#include <stdio.h>
int value(int *a);
int main(){
int num = 4;
value(&num);
printf("value of number is = %d", num);
return 0;
}
int value(int *a){
int c = (*a)*10;
return c;
}
In this code, I transfer the address in function but it does not change, Why?
>Solution :
You have 2 ways of having a function change data outside it, you can pass a variable by reference and update it or you can return a value and use that. You are mixing half of each method (I reordered the code to make my commentary clearer)
#include <stdio.h>
int value(int *a);
// here you are passing by reference, good
int value(int *a){
int c = (*a)*10; // but you dont change a
return c; // instead you return a new value
}
int main(){
int num = 4;
value(&num); // but here you ignore the new value.

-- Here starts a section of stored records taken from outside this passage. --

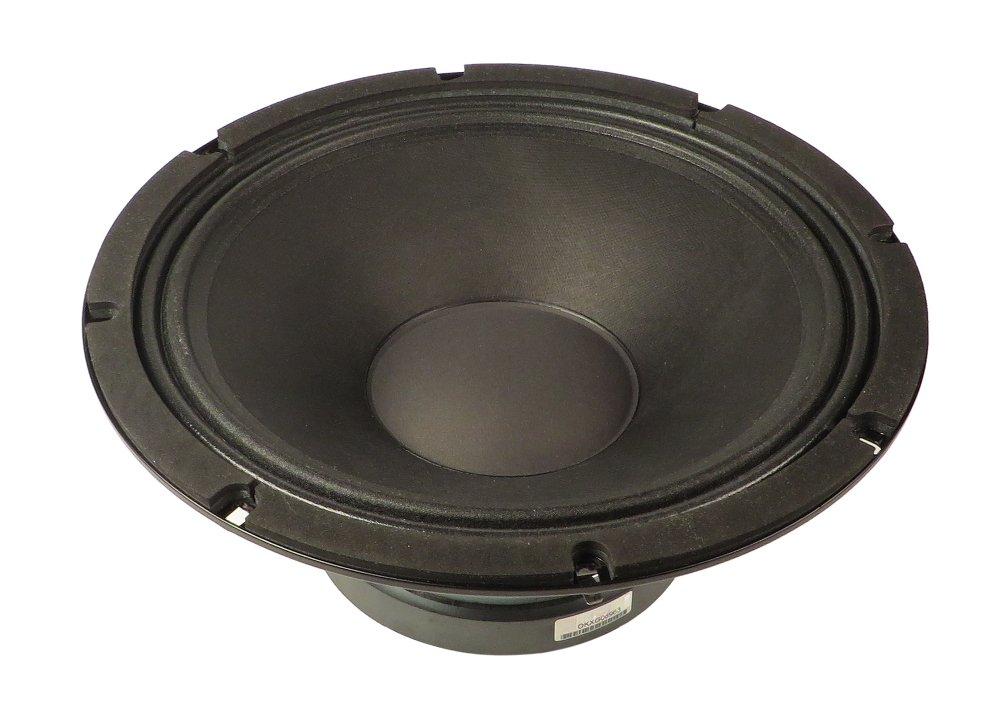 "12"" Woofer for HD12A"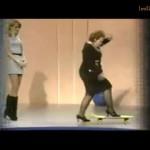 Despistes de Carmen Sevilla
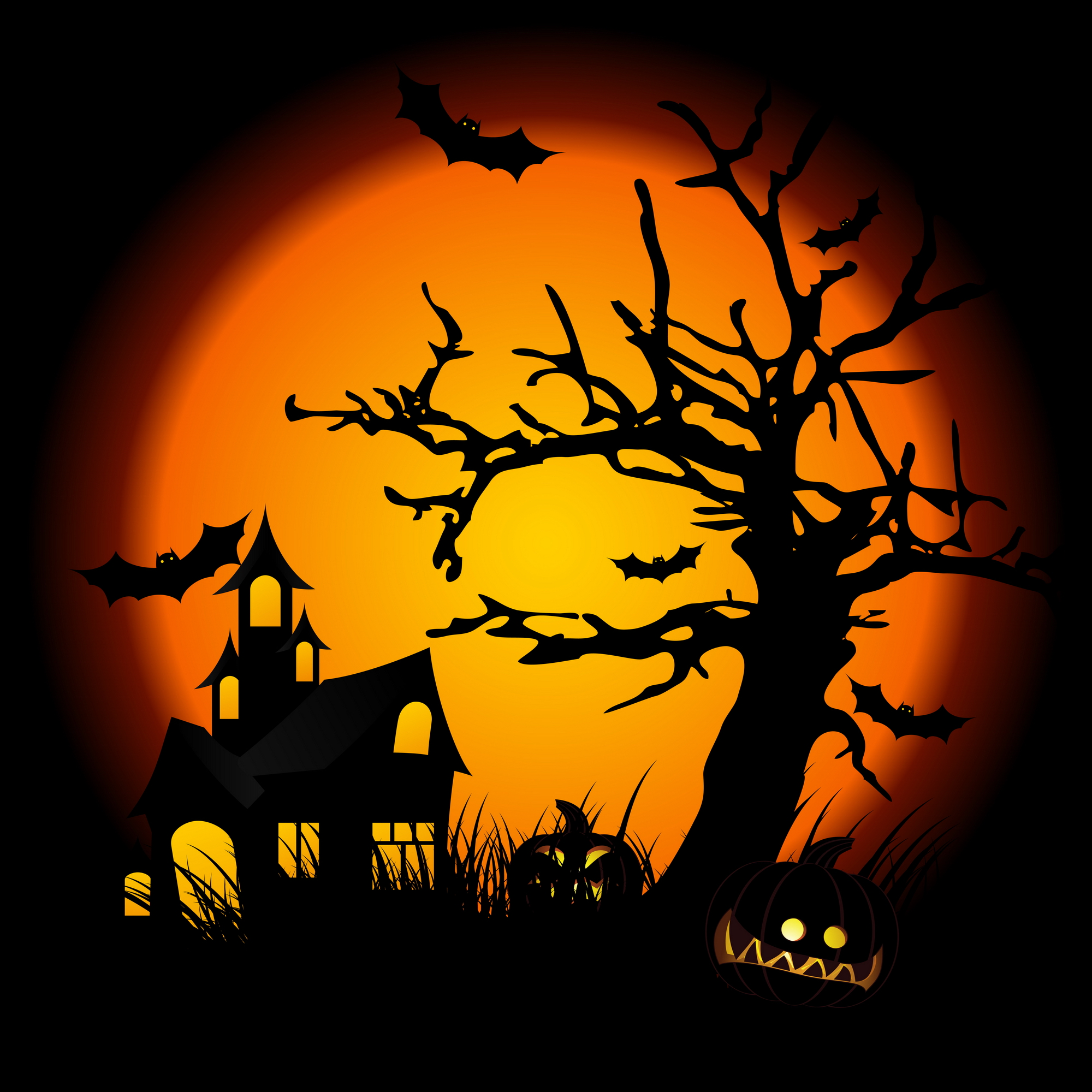 awesome halloween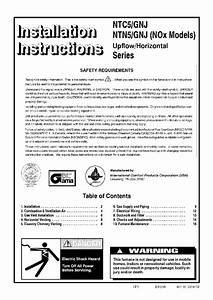 Icp Gnj075n12a1 Furnace Installation Instructions Manual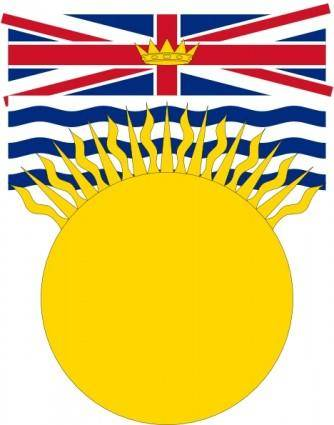 Flag Of British Columbia Canada clip art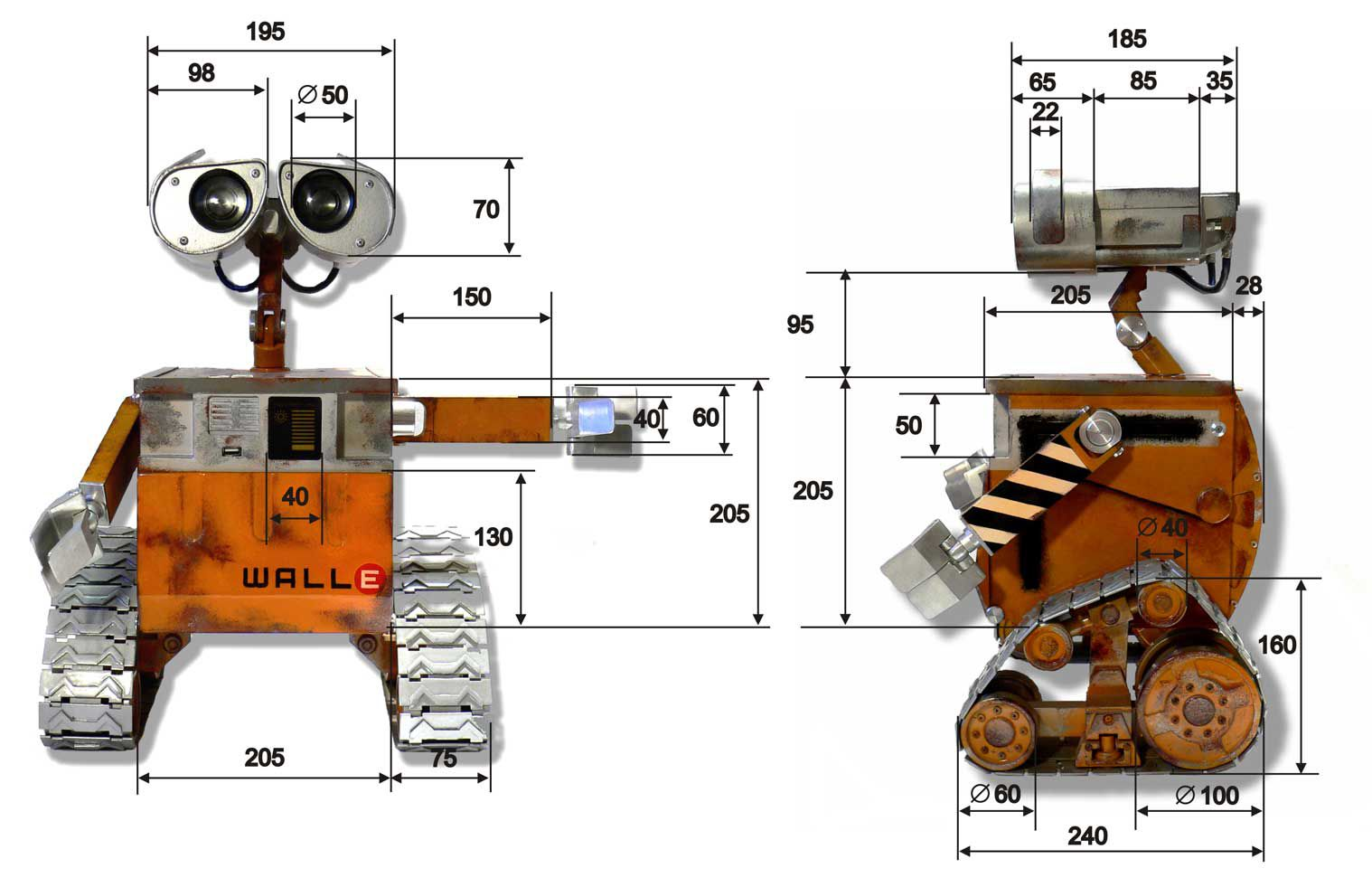 Как сделать роботы по схеме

printf("value of number is = %d", num);
return 0;
}
to make reference way work you need
#include <stdio.h>
void value(int *a);
int main(){
int num = 4;
value(&num);
printf("value of number is = %d", num);
return 0;
}
void value(int *a){
*a = (*a)*10; // chnage the value that a points at
// no need to retunr anything
}
or to make the return way work
#include <stdio.h>
// no need to pass by reference
int value(int a);
int main(){
int num = 4;
num = value(num); // use value return by function
printf("value of number is = %d", num);
return 0;
}
int value(int a){
int c = a * 10;
return c;
}